#### [Text extract]
>>>>>
What, exactly, in layman's terms, is trust? What precisely is it?
An implicit understanding? But two minds can't ever have the same thoughts. Can they?
How do you know if you trust someone? How are you sure that you don't?
How are you sure that you could? And what about if you should?
Is there a time when mistakes don't matter? How are you sure that you're justified?

But really... When do mistakes matter, and when do they not? I can't tell. I can't separate it. Is there some kind of lesson I was supposed to learn about that? Is there some definitive guideline that I can apply to a situation to discern whether I am right or wrong? I know that I feel dejected, but am I correct in feeling this?
When someone you love tells you what they've done isn't a big deal at all and to just get over it, how can you be sure that they're not right? I would like to think it's a silly non-issue. But it's not. It's not life-or-death, but it's not something I can ignore. I can't ignore it because it's making me ask questions.
When someone tells you
'I am sorry for what I have done, I understand it hurts you when I do this, you are the reason I don't do it, I won't do it again'
And then you find out they are doing it again... What happens? I wouldn't care so much if it were "just a friend." If the action itself is shitty, but the act of breaking the word is worse, what do you do? What do you say?
What do you do if you're doing a massive, huge thing that was based all on this trust that now you're wondering if you can believe in anymore?

What if they don't take you seriously?

That's all I'm doing. Asking questions. What more can I do? I can't be certain of anything. It seems I've gone through this with anyone I've cared for. It makes me wonder if it's me. It just makes me confused, is all. All the initial anger is gone, and I'm left contemplating what's gone on. I've never done this before. I don't even know. I'm going to stop pretending like I do.
 
 
mood: separated from myself
music: Akira Yamaoka - Letter - From the Lost Days
 
 
Jamie
Ugh, fuck. So this one is going to be a rant. Probably devoid of any eloquence whatsoever.

So I'm trying to get to England, right? Trying to get a visa and that whole thing is just one more hurdle after another. I feel like some kind of trained animal, leaping through flaming hoops and they're getting closer and closer together, and smaller and smaller around. It's driving me fucknuts.

I've been working myself to the fucking bone, working off my pent-up sex drive or something, I don't know where the hell the energy was coming from but it's wearing out now. Maybe it was years of my life I was yet to live, I don't know. I'm not sure. All I know is the steam is surely running out, and I'm beginning to falter.
I want to work harder but I just fucking can't manage it.

I'm out there every day looking for a job. Every day. Every day in the hot sun, traipsing around streets I barely know, making myself look like an idiot asking everywhere if they're hiring and oh won't they please take my paper and oh won't they please forward this to the manager, thank you very much, have a great day. Walking both sides of the street up and down.
NOT ONE SINGLE FUCKING CALL BACK. NOT GODDAMN FUCKING ONE. NOT A SINGLE ONE. NONE.

Meanwhile my deadline is getting closer. And when that deadline hits, it's a fucking brick wall. Selling my artwork is not cutting it. As wonderful as people have been in paying me full price, and even donating in some cases...! And I'm so grateful -- But it's not enough. I feel like such a fucking ASSHOLE for not having a job. I am such a fucking dick for not having a job it's fucking unbelievable. Seriously. The longer I do not have a job, the closer to the line it's getting cut, and soon there's just going to be nothing. I feel so fucking inadequate. It's so frustrating.
<<<<<
#### [Problems]
a - In the journal text:
(i) What mood does the writer list?
(ii) What music does the writer list?
(iii) Which country is the writer trying to reach?
b - Could you restate the journal text from the words "How are you sure that you could?" through "me ask questions.", updating "lesson" to "rule"?
c - How might the journal text go on from its final sentence? Write a continuation.
These items were taken from a separate source, unrelated to the journal text.

(Bounding-box records)
>>>>>
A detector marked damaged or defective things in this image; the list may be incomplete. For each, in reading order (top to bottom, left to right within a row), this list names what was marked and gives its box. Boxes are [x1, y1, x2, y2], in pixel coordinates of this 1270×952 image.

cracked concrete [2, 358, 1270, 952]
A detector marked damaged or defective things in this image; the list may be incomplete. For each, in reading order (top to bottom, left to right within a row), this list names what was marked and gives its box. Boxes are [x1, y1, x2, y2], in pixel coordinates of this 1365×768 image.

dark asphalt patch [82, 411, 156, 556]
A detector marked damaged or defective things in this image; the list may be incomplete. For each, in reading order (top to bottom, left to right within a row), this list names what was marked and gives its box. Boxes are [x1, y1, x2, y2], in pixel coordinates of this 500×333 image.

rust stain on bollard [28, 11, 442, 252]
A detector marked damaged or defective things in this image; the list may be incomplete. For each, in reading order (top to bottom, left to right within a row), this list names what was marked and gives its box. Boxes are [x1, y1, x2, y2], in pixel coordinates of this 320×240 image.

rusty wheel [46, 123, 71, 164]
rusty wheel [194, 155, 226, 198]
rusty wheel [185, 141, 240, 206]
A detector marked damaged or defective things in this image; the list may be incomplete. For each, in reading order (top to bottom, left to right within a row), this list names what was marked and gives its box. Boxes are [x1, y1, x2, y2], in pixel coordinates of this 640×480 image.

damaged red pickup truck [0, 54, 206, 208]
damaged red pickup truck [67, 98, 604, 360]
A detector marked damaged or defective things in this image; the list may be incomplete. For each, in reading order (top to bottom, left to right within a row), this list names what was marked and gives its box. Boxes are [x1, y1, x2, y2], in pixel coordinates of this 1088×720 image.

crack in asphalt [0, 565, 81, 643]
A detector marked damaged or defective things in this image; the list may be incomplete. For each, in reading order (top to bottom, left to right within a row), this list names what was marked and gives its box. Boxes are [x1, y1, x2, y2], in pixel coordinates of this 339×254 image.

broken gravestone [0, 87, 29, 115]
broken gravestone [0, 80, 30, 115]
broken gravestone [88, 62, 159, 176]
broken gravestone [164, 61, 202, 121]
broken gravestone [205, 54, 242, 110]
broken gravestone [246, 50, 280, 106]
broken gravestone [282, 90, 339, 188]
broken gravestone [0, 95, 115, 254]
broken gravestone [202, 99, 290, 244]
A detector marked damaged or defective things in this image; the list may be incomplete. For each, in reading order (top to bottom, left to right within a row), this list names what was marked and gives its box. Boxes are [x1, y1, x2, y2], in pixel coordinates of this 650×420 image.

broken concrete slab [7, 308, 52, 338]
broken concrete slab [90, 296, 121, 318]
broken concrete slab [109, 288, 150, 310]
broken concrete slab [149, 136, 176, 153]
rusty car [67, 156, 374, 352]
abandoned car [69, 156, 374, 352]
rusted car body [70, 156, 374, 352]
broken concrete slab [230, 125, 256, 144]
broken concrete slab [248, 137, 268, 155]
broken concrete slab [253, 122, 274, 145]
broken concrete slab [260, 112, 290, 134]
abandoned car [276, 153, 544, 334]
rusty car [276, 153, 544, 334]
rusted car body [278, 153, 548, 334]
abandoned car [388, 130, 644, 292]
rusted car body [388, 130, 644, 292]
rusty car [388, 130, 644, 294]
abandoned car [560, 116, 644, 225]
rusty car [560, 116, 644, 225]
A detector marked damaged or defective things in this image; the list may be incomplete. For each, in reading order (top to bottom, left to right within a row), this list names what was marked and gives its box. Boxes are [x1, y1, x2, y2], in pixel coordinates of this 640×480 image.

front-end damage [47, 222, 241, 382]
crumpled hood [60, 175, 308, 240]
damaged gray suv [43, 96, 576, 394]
<<<<<
#### [Answers given]
a -
(i) Separated from myself
(ii) Akira Yamaoka - Letter - From the Lost Days
(iii) England

b -
How are you sure that you could? And what about if you should?
Is there a time when mistakes don't matter? How are you sure that you're justified?

But really... When do mistakes matter, and when do they not? I can't tell. I can't separate it. Is there some kind of rule I was supposed to learn about that? Is there some definitive guideline that I can apply to a situation to discern whether I am right or wrong? I know that I feel dejected, but am I correct in feeling this?
When someone you love tells you what they've done isn't a big deal at all and to just get over it, how can you be sure that they're not right? I would like to think it's a silly non-issue. But it's not. It's not life-or-death, but it's not something I can ignore. I can't ignore it because it's making me ask questions.

c -
It's just fucking so stupid. There's a deadline I have no choice but to meet, and I've been working so hard. I understand when I'm bitched at about money, but what more can I do? Fucking what more? I'm out every day submitting until I have nothing left, and spend the rest of the time drawing for money. I just can't make a thousand a month. I do not have the capability. I want to bash my head into a wall a hundred times. Even with all the generosity I've received I still can't make this work. It drives me mad. This deadline is coming up and here I am with almost nothing -- No, WITH NOTHING whenever the fuck it is I manage to get this stupid visa. Because there are more documents I have to order -- From England -- Which will take a month at least. AT. LEAST. And they're expensive. And then there's the visa cost, and processing times. $431 for a fucking application.
OH ALSO, IT'S NON-REFUNDABLE, SO IF THEY DECIDE I'M NOT FIT TO BE IN THEIR MAGICAL COUNTRY I'M OUT OF $431 YAAAAAAAAAY

If I was a fucking giraffe I'd still have work over my head. I've taken on so much, and I mean like, I know I can do it... But whether or not I can do it and handle all this other shit is another question entirely. Also there's the maintenance of quality. I have to keep my quality up otherwise I can't sell as much or for much money.

Then there's another issue. Part of the reason I'm going to England is to be in the general vicinity/same part of the country at least of someone I've known for a very long time, so I can hang out with him some and junk.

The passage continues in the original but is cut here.